**Task brief**
Format the part of the material that opens with the line containing "From the image" and continues through the end of the material as a Markdown table with the columns Row and Line. Number each line in Row and omit blank lines.

**Records drawn from a collection**
=-=-=
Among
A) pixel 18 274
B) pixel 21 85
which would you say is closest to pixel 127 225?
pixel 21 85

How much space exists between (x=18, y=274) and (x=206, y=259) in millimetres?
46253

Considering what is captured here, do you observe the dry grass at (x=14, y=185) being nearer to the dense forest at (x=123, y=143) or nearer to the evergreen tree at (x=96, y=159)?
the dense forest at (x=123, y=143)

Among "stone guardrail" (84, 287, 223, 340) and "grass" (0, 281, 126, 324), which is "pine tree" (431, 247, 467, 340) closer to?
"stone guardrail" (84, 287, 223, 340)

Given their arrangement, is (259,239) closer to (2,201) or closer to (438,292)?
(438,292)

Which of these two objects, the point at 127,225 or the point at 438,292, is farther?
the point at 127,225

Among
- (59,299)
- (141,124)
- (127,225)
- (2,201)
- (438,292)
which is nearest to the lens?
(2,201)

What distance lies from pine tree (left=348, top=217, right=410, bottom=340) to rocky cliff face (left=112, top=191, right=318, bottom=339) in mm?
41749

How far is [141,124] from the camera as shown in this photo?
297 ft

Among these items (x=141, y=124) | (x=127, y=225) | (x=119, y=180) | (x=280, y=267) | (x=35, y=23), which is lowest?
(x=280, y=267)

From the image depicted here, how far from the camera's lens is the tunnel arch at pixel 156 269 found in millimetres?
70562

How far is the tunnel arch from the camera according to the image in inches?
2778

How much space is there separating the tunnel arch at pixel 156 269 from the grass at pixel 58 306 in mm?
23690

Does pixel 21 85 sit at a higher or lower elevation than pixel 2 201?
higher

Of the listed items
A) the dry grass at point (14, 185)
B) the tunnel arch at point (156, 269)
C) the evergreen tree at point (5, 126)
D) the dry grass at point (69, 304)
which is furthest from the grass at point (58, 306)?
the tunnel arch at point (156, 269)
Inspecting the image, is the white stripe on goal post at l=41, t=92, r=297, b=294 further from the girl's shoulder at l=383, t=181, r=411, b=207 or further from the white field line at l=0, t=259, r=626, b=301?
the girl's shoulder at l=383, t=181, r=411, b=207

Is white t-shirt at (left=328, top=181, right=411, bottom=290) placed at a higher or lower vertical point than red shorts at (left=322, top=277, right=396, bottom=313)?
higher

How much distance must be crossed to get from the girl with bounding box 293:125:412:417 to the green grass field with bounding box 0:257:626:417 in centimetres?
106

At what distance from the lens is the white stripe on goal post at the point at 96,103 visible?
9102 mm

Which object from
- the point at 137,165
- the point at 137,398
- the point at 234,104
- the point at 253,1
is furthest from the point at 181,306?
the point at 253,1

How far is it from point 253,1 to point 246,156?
=-=-=
**Result of this exercise**
| Row | Line |
|---|---|
| 1 | From the image depicted here, how far from the camera's lens is the tunnel arch at pixel 156 269 found in millimetres? |
| 2 | 70562 |
| 3 | How far is the tunnel arch from the camera according to the image in inches? |
| 4 | 2778 |
| 5 | How much space is there separating the tunnel arch at pixel 156 269 from the grass at pixel 58 306 in mm? |
| 6 | 23690 |
| 7 | Does pixel 21 85 sit at a higher or lower elevation than pixel 2 201? |
| 8 | higher |
| 9 | Of the listed items |
| 10 | A) the dry grass at point (14, 185) |
| 11 | B) the tunnel arch at point (156, 269) |
| 12 | C) the evergreen tree at point (5, 126) |
| 13 | D) the dry grass at point (69, 304) |
| 14 | which is furthest from the grass at point (58, 306)? |
| 15 | the tunnel arch at point (156, 269) |
| 16 | Inspecting the image, is the white stripe on goal post at l=41, t=92, r=297, b=294 further from the girl's shoulder at l=383, t=181, r=411, b=207 or further from the white field line at l=0, t=259, r=626, b=301? |
| 17 | the girl's shoulder at l=383, t=181, r=411, b=207 |
| 18 | Is white t-shirt at (left=328, top=181, right=411, bottom=290) placed at a higher or lower vertical point than red shorts at (left=322, top=277, right=396, bottom=313)? |
| 19 | higher |
| 20 | How much distance must be crossed to get from the girl with bounding box 293:125:412:417 to the green grass field with bounding box 0:257:626:417 in centimetres? |
| 21 | 106 |
| 22 | At what distance from the lens is the white stripe on goal post at the point at 96,103 visible? |
| 23 | 9102 mm |
| 24 | Which object from |
| 25 | - the point at 137,165 |
| 26 | - the point at 137,398 |
| 27 | - the point at 234,104 |
| 28 | - the point at 253,1 |
| 29 | is furthest from the point at 181,306? |
| 30 | the point at 253,1 |
| 31 | How far is it from point 253,1 to point 246,156? |